* start Selected passage *
Attack on Pearl Harbor - Strategy, Combat, Myths, Deceptions, Alan D. Zimm

Attack on Pearl Harbor - Strategy, Combat, Myths, Deceptions, Alan D. Zimm

The Japanese attack on Pearl Harbor is often described as having been brilliantly planned and executed, a masterful attack carried out by experienced aviators. Here the author examines every aspect of the plan and the attack to see if those claims are true, and if not how the Japanese achieved their dramatic successes. The plan is judged not against modern standards, but against the experience and doctrines available to the Japanese planners at the time.

Zimm finds plenty to criticize (on both sides). The Japanese were guilty of bad target selection, had no plan for how to deal with an alerted enemy until the day before the attack, carried out unrealistic training that failed to reveal problems with their attack plan, problems that greatly extended the time they ended up staying over the target. The problems continued into the post-attack reporting, where an exaggerated number of hits were reported (although the claims for ships sunk were more realistic).

Zimm also looks at several myths that have built up around the attack. These include the idea that the Japanese aviators had a great deal of combat experience gained in China, when it was actually Army crews who carried out most of the fighting in that theatre. The idea that a third wave of attacks might have damaged the naval base beyond immediate repair is examined and convincingly refuted, as is the idea that the fifth of five midget submarines managed to get into the harbour.

He does sometimes overplay his hand a little - perhaps most obviously in the case of USS Nevada, where he states that the Japanese were mistaken to attack it with dive bombers because there was zero change of that weapon sinking the battleship. The only problem with this argument is that the bombs from the dive bombers did actually directly contribute to the sinking of the Nevada. There may have been a lot of luck involved in that success, but the same could be said about many military actions. Zimm's arguments are mainly very convincing, supported by plenty of evidence, but a little more modesty would have helped - starting with conclusion with the statement that 'a summary reveals the breadth and depth of these new revelations' rather jars!

Zimm also looks at the flaws on the American side. If the Japanese had attacked in late November, as they had originally planned, they would have found a fleet on high alert. Remarkably, having received a war warming, the senior US commanders on the island seem to have decided to give their men one last weekend off, reducing the alert status. The Japanese were also lucky that two advance warnings were either missed or not acted upon - one of their midget submarines was sunk just outside the harbour entrance before the attack and the incoming bombers were detected by an isolated radar station, but the air control room was unmanned. If either of these warnings had been acted upon, then the Japanese aircraft would have faced a fully alerted US fleet and the attack would probably have been a lot less successful. Zimm makes a very good case for saying that the Japanese got very lucky at Pearl Harbor!
* end Selected passage *
* start Listed records *
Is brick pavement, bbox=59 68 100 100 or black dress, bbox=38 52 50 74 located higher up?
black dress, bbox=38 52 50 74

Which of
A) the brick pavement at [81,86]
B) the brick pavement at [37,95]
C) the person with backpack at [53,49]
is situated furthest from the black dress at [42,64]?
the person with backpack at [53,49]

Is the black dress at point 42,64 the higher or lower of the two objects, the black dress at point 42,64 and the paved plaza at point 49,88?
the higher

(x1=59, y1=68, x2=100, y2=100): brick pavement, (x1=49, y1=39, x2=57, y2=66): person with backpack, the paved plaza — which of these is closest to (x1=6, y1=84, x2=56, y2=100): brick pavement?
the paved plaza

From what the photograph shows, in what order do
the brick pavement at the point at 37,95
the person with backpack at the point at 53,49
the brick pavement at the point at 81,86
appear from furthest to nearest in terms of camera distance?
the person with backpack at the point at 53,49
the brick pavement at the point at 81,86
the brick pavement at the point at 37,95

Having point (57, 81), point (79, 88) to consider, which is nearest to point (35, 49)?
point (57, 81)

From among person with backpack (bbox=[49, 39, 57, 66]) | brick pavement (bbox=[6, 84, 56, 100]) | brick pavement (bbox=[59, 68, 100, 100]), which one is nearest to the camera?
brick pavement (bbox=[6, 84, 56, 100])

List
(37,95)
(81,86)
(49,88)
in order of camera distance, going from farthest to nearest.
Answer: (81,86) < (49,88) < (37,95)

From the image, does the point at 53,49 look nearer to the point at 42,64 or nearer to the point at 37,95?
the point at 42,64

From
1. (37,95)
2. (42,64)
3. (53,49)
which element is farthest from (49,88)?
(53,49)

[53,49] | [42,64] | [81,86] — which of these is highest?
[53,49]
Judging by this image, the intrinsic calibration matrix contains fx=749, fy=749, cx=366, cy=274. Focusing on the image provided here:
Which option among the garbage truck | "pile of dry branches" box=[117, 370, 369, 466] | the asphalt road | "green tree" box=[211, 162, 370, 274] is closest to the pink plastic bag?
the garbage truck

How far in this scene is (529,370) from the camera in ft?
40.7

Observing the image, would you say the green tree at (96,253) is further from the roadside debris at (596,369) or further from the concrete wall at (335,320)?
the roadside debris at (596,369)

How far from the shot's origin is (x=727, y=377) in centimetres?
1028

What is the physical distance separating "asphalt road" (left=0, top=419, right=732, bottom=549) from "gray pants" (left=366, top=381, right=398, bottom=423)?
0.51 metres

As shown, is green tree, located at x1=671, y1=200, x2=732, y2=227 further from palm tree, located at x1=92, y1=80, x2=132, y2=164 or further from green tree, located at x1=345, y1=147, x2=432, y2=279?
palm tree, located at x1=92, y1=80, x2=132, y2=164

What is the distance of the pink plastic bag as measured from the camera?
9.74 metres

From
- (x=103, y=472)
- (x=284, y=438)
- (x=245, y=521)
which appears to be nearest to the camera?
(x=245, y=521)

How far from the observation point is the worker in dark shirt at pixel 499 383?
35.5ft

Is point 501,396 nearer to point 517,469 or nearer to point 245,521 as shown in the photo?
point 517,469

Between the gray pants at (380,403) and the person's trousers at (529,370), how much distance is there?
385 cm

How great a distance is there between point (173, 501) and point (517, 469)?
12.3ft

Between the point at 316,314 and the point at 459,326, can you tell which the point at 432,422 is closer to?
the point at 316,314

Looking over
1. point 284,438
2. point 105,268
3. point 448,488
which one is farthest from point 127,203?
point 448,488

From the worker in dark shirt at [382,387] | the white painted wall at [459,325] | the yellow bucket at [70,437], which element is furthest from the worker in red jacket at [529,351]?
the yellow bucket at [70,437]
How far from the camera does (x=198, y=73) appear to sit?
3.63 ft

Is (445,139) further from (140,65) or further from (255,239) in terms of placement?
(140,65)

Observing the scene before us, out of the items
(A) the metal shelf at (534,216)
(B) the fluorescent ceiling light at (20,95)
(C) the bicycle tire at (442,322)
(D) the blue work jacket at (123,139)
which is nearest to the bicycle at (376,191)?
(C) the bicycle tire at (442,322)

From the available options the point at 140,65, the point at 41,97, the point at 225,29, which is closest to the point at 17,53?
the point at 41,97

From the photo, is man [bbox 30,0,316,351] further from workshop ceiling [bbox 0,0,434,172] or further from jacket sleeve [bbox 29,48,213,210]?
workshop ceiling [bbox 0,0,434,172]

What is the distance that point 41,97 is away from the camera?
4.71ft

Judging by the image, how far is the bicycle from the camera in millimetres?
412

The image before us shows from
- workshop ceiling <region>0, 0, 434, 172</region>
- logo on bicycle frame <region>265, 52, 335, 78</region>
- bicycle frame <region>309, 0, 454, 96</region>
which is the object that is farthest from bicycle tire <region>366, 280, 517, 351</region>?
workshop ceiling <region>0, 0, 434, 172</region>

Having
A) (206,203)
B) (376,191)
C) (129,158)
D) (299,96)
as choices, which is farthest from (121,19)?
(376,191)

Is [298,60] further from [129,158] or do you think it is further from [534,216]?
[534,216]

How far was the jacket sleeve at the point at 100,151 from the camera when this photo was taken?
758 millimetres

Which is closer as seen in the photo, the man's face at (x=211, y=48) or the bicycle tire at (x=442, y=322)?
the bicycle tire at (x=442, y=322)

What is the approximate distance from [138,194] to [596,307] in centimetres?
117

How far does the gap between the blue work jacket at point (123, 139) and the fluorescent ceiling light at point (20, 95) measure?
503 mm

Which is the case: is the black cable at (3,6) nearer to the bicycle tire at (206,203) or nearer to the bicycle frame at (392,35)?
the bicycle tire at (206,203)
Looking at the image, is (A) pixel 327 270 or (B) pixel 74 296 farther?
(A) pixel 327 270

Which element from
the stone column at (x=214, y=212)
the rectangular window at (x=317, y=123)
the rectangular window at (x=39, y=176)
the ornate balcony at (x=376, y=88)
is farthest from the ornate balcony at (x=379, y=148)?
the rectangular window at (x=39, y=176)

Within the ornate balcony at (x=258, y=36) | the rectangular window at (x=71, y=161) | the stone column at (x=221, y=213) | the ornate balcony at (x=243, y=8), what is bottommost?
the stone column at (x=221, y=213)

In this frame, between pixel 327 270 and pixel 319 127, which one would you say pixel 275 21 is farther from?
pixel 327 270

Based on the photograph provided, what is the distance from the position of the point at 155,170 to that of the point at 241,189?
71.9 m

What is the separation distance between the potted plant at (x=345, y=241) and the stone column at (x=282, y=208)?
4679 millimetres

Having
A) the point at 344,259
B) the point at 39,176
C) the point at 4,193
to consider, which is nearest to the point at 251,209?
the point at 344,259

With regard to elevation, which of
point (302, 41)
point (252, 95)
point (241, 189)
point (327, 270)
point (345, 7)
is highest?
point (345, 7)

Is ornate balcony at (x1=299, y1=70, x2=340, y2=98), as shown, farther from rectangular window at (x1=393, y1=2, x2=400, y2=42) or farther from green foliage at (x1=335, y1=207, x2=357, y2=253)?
* end Listed records *
Aim A:
Decide whether each statement below agrees with the Pearl Harbor review. Answer yes or no for each, and quote the words of the review that decide it.
(i) The Japanese aviators had gained a great deal of combat experience fighting in China.
(ii) Bombs from the dive bombers directly contributed to the sinking of USS Nevada.
(iii) The Japanese had originally planned to attack in late November.
Aim B: Quote the Pearl Harbor review, starting at "Zimm finds plenty" and ending at "were more realistic).".

Exercise solution A:
(i) No: "it was actually Army crews who carried out most of the fighting in that theatre."
(ii) Yes: "the bombs from the dive bombers did actually directly contribute to the sinking of the Nevada."
(iii) Yes: "If the Japanese had attacked in late November, as they had originally planned"

Exercise solution B:
Zimm finds plenty to criticize (on both sides). The Japanese were guilty of bad target selection, had no plan for how to deal with an alerted enemy until the day before the attack, carried out unrealistic training that failed to reveal problems with their attack plan, problems that greatly extended the time they ended up staying over the target. The problems continued into the post-attack reporting, where an exaggerated number of hits were reported (although the claims for ships sunk were more realistic).